Benchmarks¶

fast-vollib ships benchmark and validation artifacts, but the exact throughput you observe depends heavily on hardware, backend choice, package versions, and whether JIT compilation has already been warmed up. This page focuses on what is reproducible from the repository and what should be cited from upstream baselines.

Shipped benchmark artifacts¶

The repository includes four reproducibility entry points:

notebooks/fast_vollib_comparison.ipynb Interactive notebook for pricing, IV, and Greeks comparisons.
scripts/benchmark.py Quick local timing script for pricing, IV, and all-Greeks runs.
scripts/compare_against_py_vollib_vectorized.py Numerical parity check against an installed py_vollib_vectorized.
scripts/wrds_benchmark.py WRDS OptionMetrics validation script for local institutional datasets.

The notebook is the most complete entry point.
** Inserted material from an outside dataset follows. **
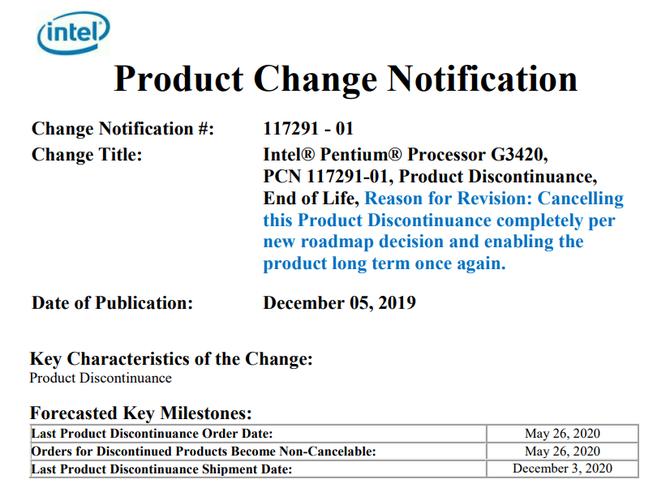 Intel Pentium G3420 zostaje przywrócony do życia na rynek OEM [2]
The scripts are useful for quick CI-style or terminal-based checks.

Upstream baseline reference¶

py_vollib_vectorized publishes its own benchmarking page here:

py_vollib_vectorized benchmarking

Those published upstream timings are a useful historical CPU baseline for the Python ecosystem. The table below reproduces the values reported on that page.

Contracts	`pandas.apply`	`for`-loop	`iterrows`	list-comp	`py_vollib_vectorized`
10	0.037 s	0.023 s	0.008 s	0.023 s	0.004 s
100	0.069 s	0.226 s	0.078 s	0.225 s	0.002 s
1,000	0.652 s	2.322 s	0.797 s	2.291 s	0.003 s
10,000	6.618 s	23.350 s	8.186 s	23.146 s	0.011 s
100,000	60 s cap	60 s cap	60 s cap	60 s cap	0.095 s

One important implementation note: the current py_vollib_vectorized package uses py_lets_be_rational / Peter Jaeckel's Let’s Be Rational machinery for implied volatility. It should not be described as a simple numpy.vectorize(brentq) wrapper.
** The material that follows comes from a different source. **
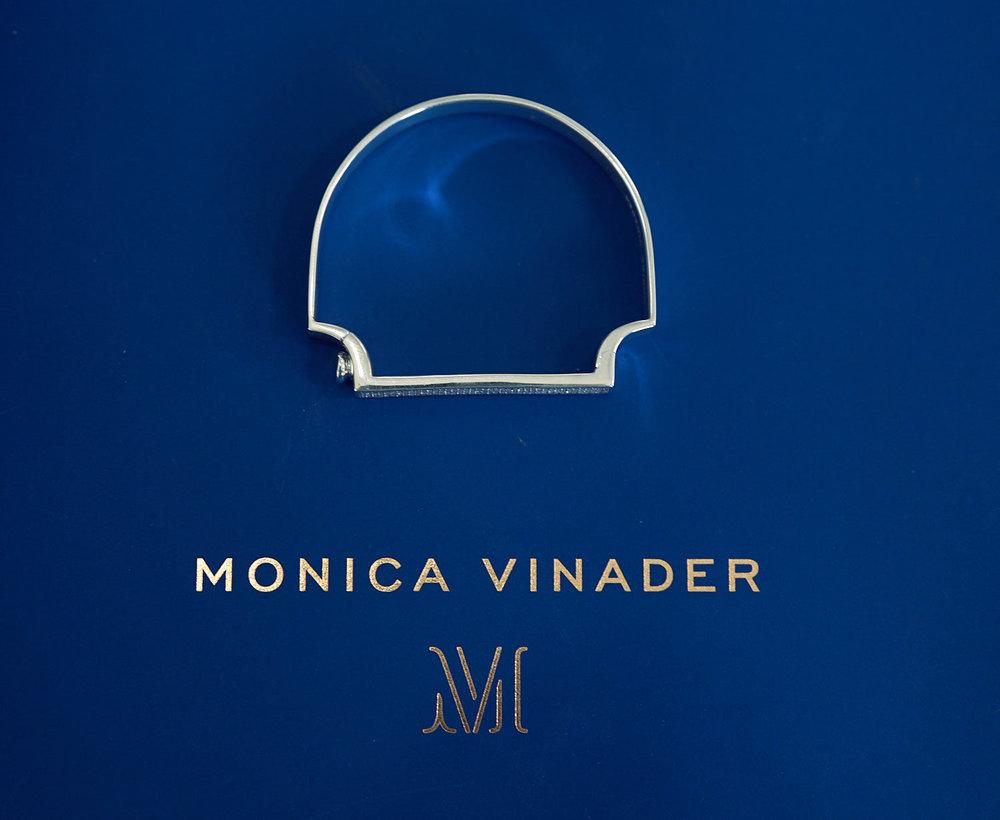 monica-vinader-event-nordstorm-store-sanjose-photography-by-afewgoodclicks
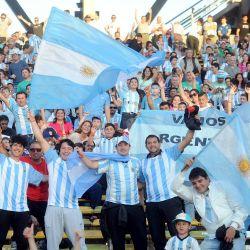 argentina-vs-paraguay-previa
Running the local fast-vollib benchmarks¶

Quick timing pass¶

python scripts/benchmark.py

This script prints timing summaries for:

Black-Scholes pricing
implied volatility inversion
get_all_greeks

It also reports NumPy-only timings and a larger-batch timing pass.

Numerical parity against `py_vollib_vectorized`¶

python scripts/compare_against_py_vollib_vectorized.py

Expected output is the maximum absolute pricing and IV difference between the two libraries on a shared synthetic fixture.

WRDS validation¶

python scripts/wrds_benchmark.py --instrument-dir /path/to/wrds/export

This script requires local access to WRDS OptionMetrics data and is intended for institutional environments. It reports aggregate error metrics only.

Notebook workflow¶

Open:

notebooks/fast_vollib_comparison.ipynb

Run all cells after installing the optional extras for the backend you want to test.
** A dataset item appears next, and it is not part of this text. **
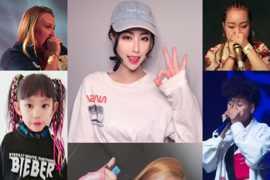 【beatbox】 会beatbox的女孩子最可爱-女beatboxer合集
Jäckel IV solver performance¶

The jackel/ module provides a machine-precision IV solver using Jäckel's "Let's Be Rational" algorithm. The table below shows the optimisation trajectory on the canonical benchmark grid (N = 100,000 options, H100 NVL GPU).

CPU chain (NumPy → Numba, 100k options)¶

Stage	Time (ms)	Speedup	Max rel err
NumPy baseline (I-1)	106.5	1×	3.2 × 10⁻¹⁴
+ fused vega (I-3)	88.9	1.2×	3.2 × 10⁻¹⁴
+ Numba Householder (I-4)	58.6	1.8×	3.2 × 10⁻¹⁴
+ Numba boundary kernel (I-4b)	37.0	2.9×	3.2 × 10⁻¹⁴
+ Hermite initial guess (I-4c/d)	15.5	6.9×	1.7 × 10⁻¹⁵
+ Numba Hermite kernel (I-4e)	11.6	9.2×	1.7 × 10⁻¹⁵
+ Numba preproc/postproc (I-4f)	8.5	12.5×	2.2 × 10⁻¹⁵

GPU backends (100k options, CUDA events)¶

Backend	Compute (ms)	Wall-clock (ms)	Max rel err
torch.compile (I-5)	2.7	4.8	2.8 × 10⁻¹⁵
JAX lax.fori_loop (I-6)	2.4	2.4	4.9 × 10⁻¹⁵
Triton single-pass (I-7)	0.056	2.1	9.3 × 10⁻¹⁴

The Triton kernel is 11× faster than the 0.636 ms Halley×8 target and 1905× faster than the CPU baseline.

To reproduce:

uv run python scripts/jackel_triton_bench.py

Reporting benchmark results responsibly¶

When quoting fast-vollib timings, include:

hardware model
backend (numpy, torch, or jax)
Python and package versions
whether the result is pre- or post-warmup
batch size and data generation protocol

The repository intentionally does not hard-code a single set of local fast-vollib throughput tables in the docs, because those numbers drift quickly with compiler, CUDA, and CPU/GPU changes.